◆ **Given problem**: Nothing but the lines from the one containing "Of green foliage" through the last line should be written out, please, exactly as they stand.

◆ **Raw data**:
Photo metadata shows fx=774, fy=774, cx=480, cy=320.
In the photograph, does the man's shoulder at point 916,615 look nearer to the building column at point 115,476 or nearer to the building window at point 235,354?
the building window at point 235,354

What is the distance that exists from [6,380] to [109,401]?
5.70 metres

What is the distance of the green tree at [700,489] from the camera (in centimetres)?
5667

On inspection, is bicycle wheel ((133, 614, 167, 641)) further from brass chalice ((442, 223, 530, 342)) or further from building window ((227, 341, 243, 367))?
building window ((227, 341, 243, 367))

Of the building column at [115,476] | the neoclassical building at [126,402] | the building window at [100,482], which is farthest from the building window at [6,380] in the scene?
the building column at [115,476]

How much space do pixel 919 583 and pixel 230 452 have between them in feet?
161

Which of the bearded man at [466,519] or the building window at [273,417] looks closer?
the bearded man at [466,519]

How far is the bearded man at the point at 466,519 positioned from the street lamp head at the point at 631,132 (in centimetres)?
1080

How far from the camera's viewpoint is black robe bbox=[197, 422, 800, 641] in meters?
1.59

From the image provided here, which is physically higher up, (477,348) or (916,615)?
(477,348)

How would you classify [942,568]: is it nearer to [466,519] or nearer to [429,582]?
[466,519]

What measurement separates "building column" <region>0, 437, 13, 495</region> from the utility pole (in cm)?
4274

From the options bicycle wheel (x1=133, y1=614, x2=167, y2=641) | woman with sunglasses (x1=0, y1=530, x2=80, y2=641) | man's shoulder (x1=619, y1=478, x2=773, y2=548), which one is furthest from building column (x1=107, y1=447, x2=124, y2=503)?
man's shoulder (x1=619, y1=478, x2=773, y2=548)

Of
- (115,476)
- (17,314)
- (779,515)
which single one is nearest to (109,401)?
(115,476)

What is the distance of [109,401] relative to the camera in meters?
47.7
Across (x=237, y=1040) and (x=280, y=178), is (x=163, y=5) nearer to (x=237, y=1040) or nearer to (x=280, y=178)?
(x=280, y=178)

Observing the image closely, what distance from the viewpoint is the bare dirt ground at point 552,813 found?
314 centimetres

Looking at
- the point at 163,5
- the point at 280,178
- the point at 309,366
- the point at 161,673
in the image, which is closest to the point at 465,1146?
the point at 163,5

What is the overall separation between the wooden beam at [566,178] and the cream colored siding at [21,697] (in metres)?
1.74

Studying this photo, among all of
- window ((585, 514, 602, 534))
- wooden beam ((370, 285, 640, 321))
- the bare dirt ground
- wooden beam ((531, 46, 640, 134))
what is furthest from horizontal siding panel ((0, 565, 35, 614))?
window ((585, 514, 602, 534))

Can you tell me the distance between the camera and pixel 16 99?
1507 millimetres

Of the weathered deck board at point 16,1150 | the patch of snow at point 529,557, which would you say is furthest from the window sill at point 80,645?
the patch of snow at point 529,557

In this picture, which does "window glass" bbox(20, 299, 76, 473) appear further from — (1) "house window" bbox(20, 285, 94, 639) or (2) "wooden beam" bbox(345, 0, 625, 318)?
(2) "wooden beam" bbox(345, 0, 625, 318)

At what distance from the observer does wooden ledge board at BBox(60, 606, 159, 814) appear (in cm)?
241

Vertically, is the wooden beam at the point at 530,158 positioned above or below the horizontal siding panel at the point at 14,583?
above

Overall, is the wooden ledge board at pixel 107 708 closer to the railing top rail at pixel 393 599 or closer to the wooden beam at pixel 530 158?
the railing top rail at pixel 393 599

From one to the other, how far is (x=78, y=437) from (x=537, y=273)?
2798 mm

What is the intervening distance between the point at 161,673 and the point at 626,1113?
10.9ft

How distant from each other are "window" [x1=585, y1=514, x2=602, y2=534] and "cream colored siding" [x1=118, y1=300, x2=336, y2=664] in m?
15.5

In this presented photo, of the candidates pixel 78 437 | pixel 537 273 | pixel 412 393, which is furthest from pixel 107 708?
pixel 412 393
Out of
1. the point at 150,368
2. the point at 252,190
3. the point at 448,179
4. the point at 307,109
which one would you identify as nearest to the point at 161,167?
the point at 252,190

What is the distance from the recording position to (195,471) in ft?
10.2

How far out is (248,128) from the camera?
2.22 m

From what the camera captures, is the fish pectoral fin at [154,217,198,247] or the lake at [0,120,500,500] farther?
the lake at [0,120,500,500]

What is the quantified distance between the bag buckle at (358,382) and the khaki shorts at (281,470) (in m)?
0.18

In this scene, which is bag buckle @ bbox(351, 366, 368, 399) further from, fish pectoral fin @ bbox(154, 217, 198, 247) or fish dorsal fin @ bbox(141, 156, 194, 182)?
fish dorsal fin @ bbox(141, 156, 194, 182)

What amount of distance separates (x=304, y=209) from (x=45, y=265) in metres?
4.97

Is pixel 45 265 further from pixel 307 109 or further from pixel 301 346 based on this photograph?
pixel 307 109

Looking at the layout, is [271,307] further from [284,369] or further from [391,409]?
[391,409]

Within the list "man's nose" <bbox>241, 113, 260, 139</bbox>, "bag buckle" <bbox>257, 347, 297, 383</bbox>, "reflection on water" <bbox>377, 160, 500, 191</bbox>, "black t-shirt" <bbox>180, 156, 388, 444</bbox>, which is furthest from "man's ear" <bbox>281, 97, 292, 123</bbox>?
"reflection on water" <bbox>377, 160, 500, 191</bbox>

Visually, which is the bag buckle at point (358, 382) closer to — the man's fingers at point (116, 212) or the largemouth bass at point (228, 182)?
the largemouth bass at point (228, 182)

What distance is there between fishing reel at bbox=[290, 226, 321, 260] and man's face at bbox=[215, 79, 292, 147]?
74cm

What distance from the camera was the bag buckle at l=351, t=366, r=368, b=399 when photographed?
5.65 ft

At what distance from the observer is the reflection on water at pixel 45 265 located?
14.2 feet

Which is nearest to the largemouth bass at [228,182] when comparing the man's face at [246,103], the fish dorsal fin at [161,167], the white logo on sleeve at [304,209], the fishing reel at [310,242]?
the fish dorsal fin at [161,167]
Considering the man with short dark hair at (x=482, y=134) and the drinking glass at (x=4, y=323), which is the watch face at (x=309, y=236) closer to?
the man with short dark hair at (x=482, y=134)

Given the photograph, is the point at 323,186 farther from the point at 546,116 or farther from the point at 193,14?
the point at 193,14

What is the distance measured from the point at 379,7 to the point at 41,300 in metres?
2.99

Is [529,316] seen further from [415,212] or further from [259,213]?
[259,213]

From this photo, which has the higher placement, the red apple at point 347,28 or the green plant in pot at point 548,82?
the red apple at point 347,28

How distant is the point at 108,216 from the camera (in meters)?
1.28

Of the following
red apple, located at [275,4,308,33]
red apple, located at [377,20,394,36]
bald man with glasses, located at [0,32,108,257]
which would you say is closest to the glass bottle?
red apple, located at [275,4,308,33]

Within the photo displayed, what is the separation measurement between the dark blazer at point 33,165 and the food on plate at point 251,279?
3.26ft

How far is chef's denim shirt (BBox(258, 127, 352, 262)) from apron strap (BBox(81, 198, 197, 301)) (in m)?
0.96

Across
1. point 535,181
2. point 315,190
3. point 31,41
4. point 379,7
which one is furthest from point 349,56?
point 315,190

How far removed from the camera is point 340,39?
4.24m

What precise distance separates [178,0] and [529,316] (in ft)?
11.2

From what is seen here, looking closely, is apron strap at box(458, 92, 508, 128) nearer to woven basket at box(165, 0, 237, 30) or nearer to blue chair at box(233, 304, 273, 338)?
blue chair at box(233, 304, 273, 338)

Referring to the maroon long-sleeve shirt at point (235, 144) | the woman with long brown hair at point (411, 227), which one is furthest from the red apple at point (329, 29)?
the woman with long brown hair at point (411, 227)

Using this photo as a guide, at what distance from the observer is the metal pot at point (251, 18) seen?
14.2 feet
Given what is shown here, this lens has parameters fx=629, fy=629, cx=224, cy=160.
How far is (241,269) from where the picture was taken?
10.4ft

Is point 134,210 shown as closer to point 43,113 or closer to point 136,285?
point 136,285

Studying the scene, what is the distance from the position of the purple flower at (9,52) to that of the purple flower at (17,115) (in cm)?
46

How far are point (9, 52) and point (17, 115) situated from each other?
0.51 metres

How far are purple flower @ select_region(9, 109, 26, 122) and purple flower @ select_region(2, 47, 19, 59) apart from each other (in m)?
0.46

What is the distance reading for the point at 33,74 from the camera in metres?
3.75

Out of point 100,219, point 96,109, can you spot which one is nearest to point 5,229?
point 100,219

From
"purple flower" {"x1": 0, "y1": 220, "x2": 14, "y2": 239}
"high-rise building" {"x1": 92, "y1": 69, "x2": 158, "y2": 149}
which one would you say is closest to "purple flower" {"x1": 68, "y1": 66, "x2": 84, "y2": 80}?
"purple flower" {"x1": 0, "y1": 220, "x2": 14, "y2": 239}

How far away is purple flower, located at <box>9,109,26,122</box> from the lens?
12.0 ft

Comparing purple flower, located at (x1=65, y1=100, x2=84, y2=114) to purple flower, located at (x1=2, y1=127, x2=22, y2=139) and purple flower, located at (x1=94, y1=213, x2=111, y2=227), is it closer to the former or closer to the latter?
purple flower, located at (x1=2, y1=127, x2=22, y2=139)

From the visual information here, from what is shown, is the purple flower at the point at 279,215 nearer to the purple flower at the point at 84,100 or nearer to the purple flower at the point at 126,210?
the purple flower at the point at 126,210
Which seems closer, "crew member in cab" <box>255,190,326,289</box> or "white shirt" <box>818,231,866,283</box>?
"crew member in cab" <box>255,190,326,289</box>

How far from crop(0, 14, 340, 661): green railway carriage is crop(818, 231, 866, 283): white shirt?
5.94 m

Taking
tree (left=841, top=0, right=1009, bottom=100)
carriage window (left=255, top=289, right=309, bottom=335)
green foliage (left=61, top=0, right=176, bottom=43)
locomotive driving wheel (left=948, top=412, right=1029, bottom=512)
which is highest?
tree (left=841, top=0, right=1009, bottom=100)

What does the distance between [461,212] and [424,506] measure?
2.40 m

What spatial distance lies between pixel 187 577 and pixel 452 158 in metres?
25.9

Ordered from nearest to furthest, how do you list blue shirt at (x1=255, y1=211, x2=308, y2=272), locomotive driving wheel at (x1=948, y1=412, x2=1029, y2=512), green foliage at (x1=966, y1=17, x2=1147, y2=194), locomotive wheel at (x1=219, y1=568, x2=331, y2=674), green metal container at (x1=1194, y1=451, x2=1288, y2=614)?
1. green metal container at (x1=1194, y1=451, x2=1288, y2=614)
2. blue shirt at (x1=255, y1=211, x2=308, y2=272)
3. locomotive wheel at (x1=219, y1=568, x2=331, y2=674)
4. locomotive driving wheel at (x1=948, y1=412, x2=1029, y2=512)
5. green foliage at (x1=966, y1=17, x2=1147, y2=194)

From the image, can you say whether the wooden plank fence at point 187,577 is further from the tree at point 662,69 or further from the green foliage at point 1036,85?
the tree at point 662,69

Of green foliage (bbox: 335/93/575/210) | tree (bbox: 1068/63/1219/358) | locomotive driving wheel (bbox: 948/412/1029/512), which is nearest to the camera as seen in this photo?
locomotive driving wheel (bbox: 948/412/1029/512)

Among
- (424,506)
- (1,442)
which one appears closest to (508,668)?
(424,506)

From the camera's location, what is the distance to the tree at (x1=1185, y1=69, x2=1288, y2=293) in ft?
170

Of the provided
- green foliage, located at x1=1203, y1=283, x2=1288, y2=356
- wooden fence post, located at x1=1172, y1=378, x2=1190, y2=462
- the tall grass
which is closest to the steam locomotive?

◆ **Answer in full**:
Of green foliage (bbox: 335/93/575/210) | tree (bbox: 1068/63/1219/358) | locomotive driving wheel (bbox: 948/412/1029/512), which is nearest to the camera as seen in this photo?
locomotive driving wheel (bbox: 948/412/1029/512)

Among
- (424,506)
- (1,442)
which one appears closest to (508,668)?
(424,506)

From the camera's location, what is the distance to the tree at (x1=1185, y1=69, x2=1288, y2=293) in ft?
170

Of the provided
- green foliage, located at x1=1203, y1=283, x2=1288, y2=356
- wooden fence post, located at x1=1172, y1=378, x2=1190, y2=462
- the tall grass
which is closest to the steam locomotive?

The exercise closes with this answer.